Paragon of Pastimes
Chess is reputed to have originated in India prior to the seventh century. Chess, or Chatuanga, later spread to Persia, where it was known as Chatrang, then to Arabia as Shatranji, and finally to Europe in the tenth century. Numerous versions of this game of war and strategy also have been played in China, Korea and Japan. The rules of chess were constantly adapted in Europe until the sixteenth and seventeenth centuries, when there was a move to achieve uniformity. Early literature designed to advise on chess strategies helped characterize the game as a genteel pastime.
In contemporary international chess tournaments, two of the greatest players are Garry Kasparov and Deep Blue 2, a 32-node IBM RS/6000 SP computer. Kasparov can analyze three positions per second while the latest development of Deep Blue can examine 200,000,000. Although their strategies are entirely distinct, both opponents have won games.
Greco, Gioachino. The Royall Game of Chesse-play. London: H. Herringman, 1656.

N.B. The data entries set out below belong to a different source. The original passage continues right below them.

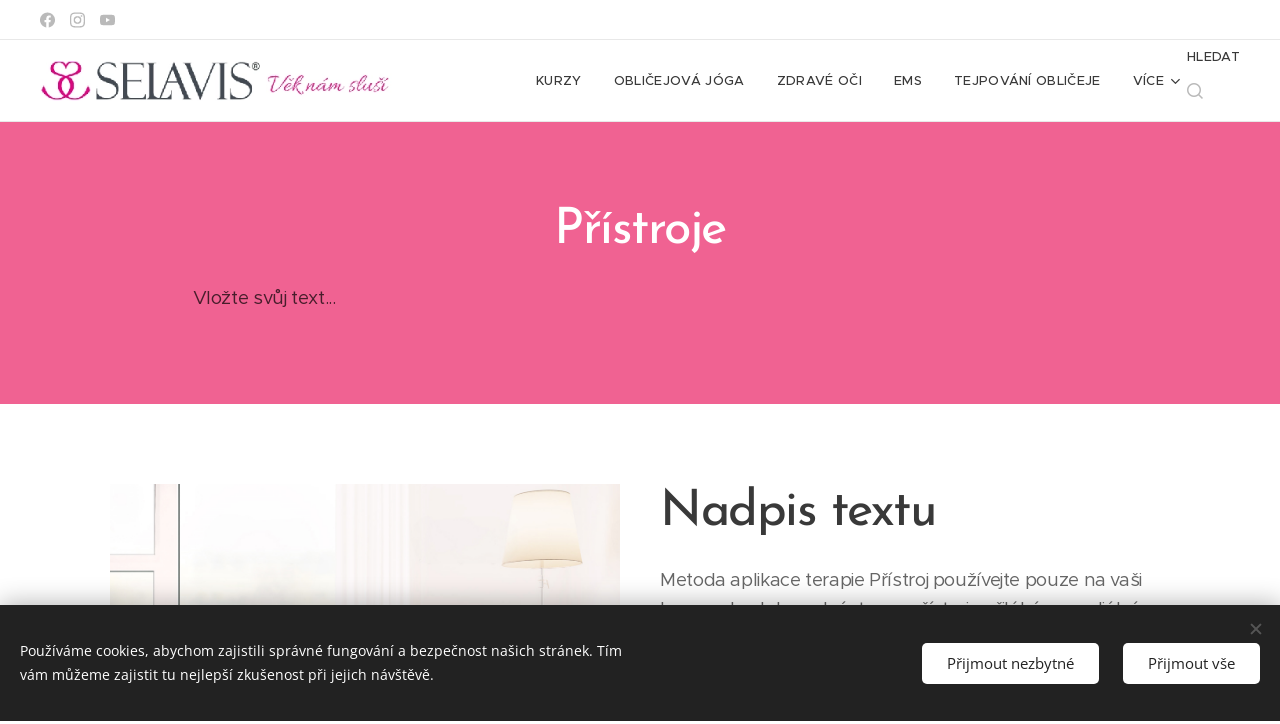

--- FILE ---
content_type: text/css
request_url: https://duyn491kcolsw.cloudfront.net/files/1o/1oq/1oqrvy.css?ph=088f719fb3
body_size: 122
content:
:root{--ac-color:#c2185b;--ac-color-h:336.3529411764706;--ac-color-s:77.98165137614679%;--ac-color-l:42.745098039215684%;--ac-color-rgb:194,24,91;--ac-acs:94;--ac-acl:25;--ac-acd:-20;--ac-basic:#fff;--ac-basic-rgb:255,255,255;--ac-basic-h:0;--ac-basic-s:0%;--ac-basic-l:100%}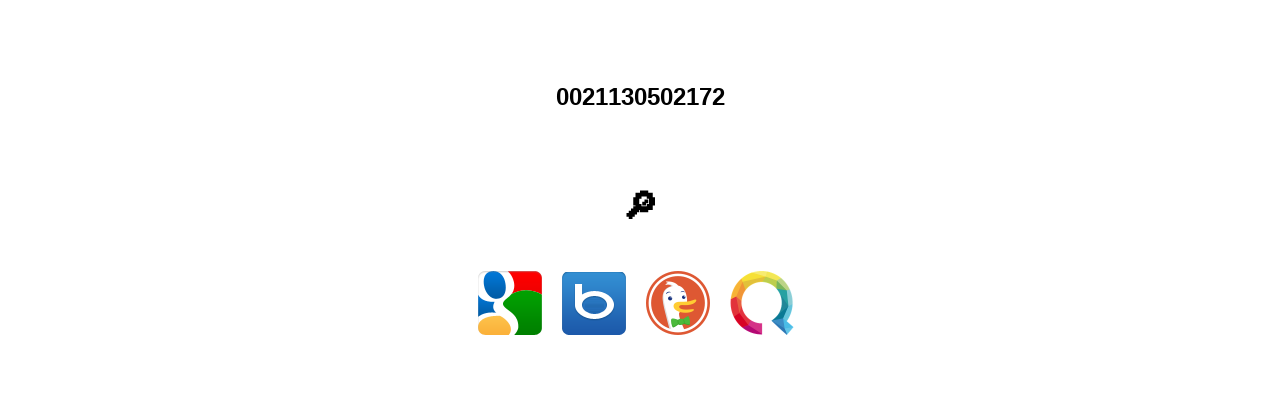

--- FILE ---
content_type: text/html
request_url: https://www.pic2shop.com/item/0021130502172_0
body_size: 615
content:

<!DOCTYPE html PUBLIC "-//W3C//DTD XHTML 1.0 Transitional//EN" "http://www.w3.org/TR/xhtml1/DTD/xhtml1-transitional.dtd">
<html xmlns="http://www.w3.org/1999/xhtml">
<head>
<meta http-equiv="Content-Type" content="text/html; charset=utf-8" />
<meta name = "viewport" content = "width=device-width, initial-scale=1.0">
<title>"Barcode Scanned"</title>
</head>

<body>
<div id="main_container">
<div style="font: 24px Arial, Helvetica, sans-serif; font-weight: bold; text-align: center; padding: 75px 10px 25px 10px;">
0021130502172
</div>
<div style="font: 36px Arial, Helvetica, sans-serif; font-weight: bold; text-align: center; padding: 50px 10px 25px 10px;">
&#x1F50E;
</div>
<br>
		  <center>
                <a href="https://www.google.com/m/search?q=0021130502172&safe=1"><img style="border: none; width: 64px;" src="/images/google.png"/></a> &nbsp;
                &nbsp;
                <a href="https://m.bing.com/search/search.aspx?q=0021130502172&d=&dl=&a=results"><img style="border: none; width: 64px;" src="/images/bing.png"/></a> &nbsp;
                &nbsp;
                <a href="https://www.qwant.com/?q=0021130502172"><img style="border: none; width: 64px;" src="/images/duck.png"/></a> &nbsp;
                &nbsp;
                <a href="https://duckduckgo.com/?q=0021130502172"><img style="border: none; width: 64px;" src="/images/qwant.png"/></a> &nbsp;
		  </center>
</div>

</body>
</html>
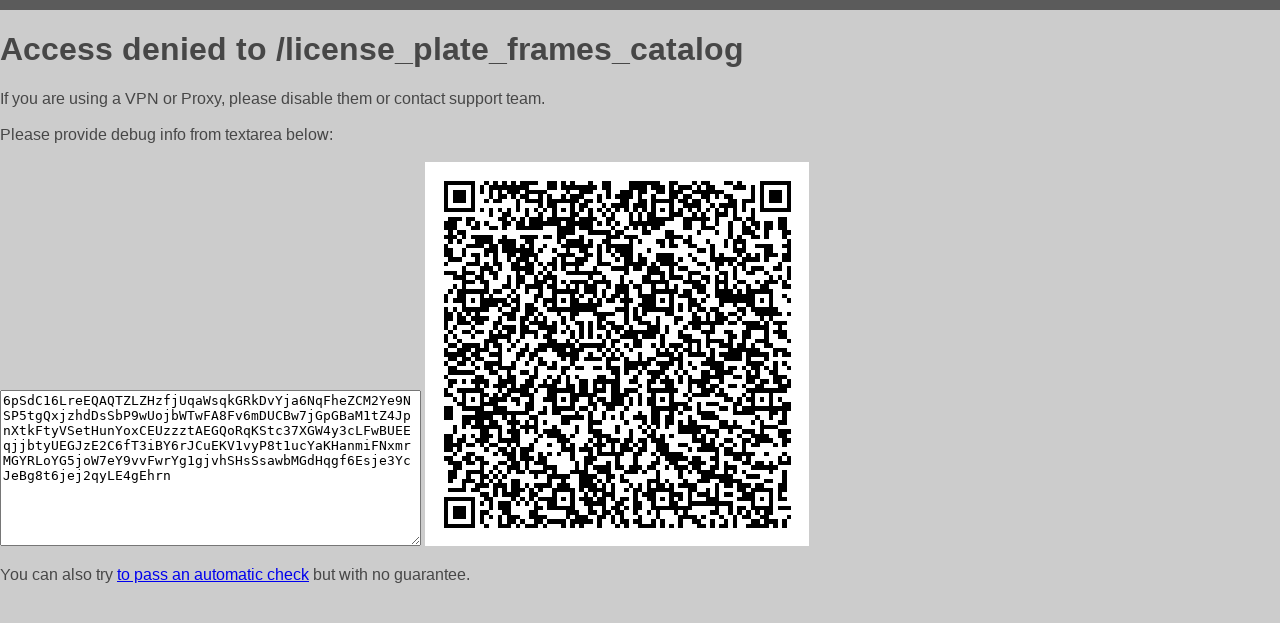

--- FILE ---
content_type: text/html; charset=utf-8
request_url: https://da174.ru/license_plate_frames_catalog
body_size: 851
content:
<!DOCTYPE html PUBLIC "-//W3C//DTD HTML 4.01//EN">
<html>
<head>
    <meta http-equiv="content-type" content="text/html; charset=utf-8" />
	<meta name="ROBOTS" content="NOINDEX, NOFOLLOW" />
	<meta http-equiv="Cache-control" content="no-cache, must-revalidate" />
    <title>Access Denied</title>
  <style type="text/css">
 body {
      font-family: Arial, sans-serif;
      font-size: 100%;
      background: #CCCCCC;
      border-top: 10px solid #5B5B5B;
      padding: 0;
      margin:0;
      color:#474747;
  }
  </style>
</head>
<body>
    <h1>Access denied to /license_plate_frames_catalog </h1>
<p>If you are using a VPN or Proxy, please disable them or
contact support team.<br><br>
Please provide debug info from textarea below:<br><br>
<textarea cols=50 rows=10 readonly>[base64]</textarea>
<img src="/.abcp-show-bimg/[base64]">
<br>
</p>
<p>
You can also try <a href="https://geoinfo.cpv1.pro/lmnb5ZR9f2bRK8F8D4b/autocheck.dyn?blre=2&wmdrastf=hC5BctqmT2P&supinfo=[base64]">to
 pass an automatic check</a> but with no guarantee.</p>
</body>
</html>
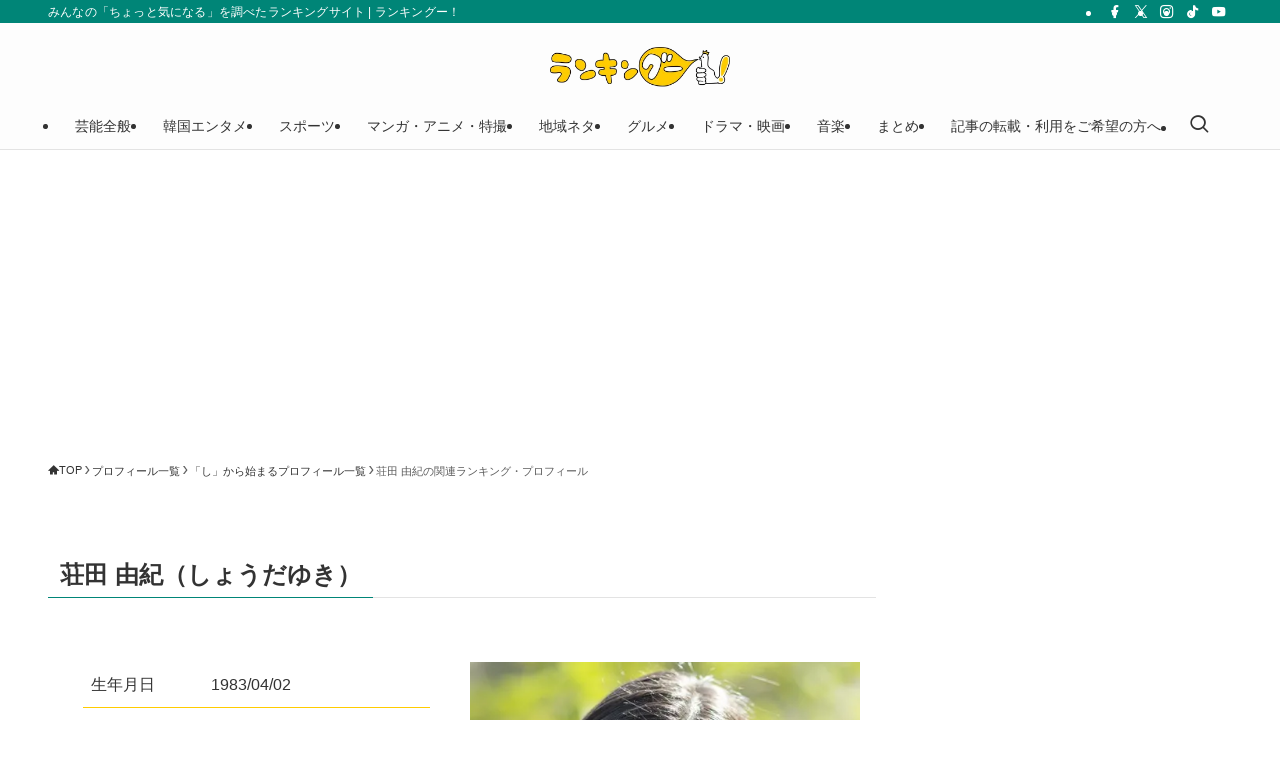

--- FILE ---
content_type: text/html; charset=utf-8
request_url: https://www.google.com/recaptcha/api2/aframe
body_size: 268
content:
<!DOCTYPE HTML><html><head><meta http-equiv="content-type" content="text/html; charset=UTF-8"></head><body><script nonce="bkwY51Id9tATzGMz_2l6Pw">/** Anti-fraud and anti-abuse applications only. See google.com/recaptcha */ try{var clients={'sodar':'https://pagead2.googlesyndication.com/pagead/sodar?'};window.addEventListener("message",function(a){try{if(a.source===window.parent){var b=JSON.parse(a.data);var c=clients[b['id']];if(c){var d=document.createElement('img');d.src=c+b['params']+'&rc='+(localStorage.getItem("rc::a")?sessionStorage.getItem("rc::b"):"");window.document.body.appendChild(d);sessionStorage.setItem("rc::e",parseInt(sessionStorage.getItem("rc::e")||0)+1);localStorage.setItem("rc::h",'1768954602983');}}}catch(b){}});window.parent.postMessage("_grecaptcha_ready", "*");}catch(b){}</script></body></html>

Fiske, D. Willard. Chess Tales and Chess Miscellanies. New York: Longmans, Green, and Co., 1912.
Ours is no bloody battle
With woe and horror fraught
Our joust is of a gentler kind
A measuring of Mind with Mind
A tournament of thought
-- Willard Fiske, "The Conquest of the Field of Chess," published in Chess Monthly, May, 1857.
Willard Fiske, Cornell's first University Librarian, was a scholar and book collector. Fiske was also considered one of world's experts on the subject of chess. In addition to Chess Play, he wrote the influential Chess in Iceland, 1905, and The Book of the First American Chess Congress, 1857, which was regarded as one of the seminal textbooks on the subject.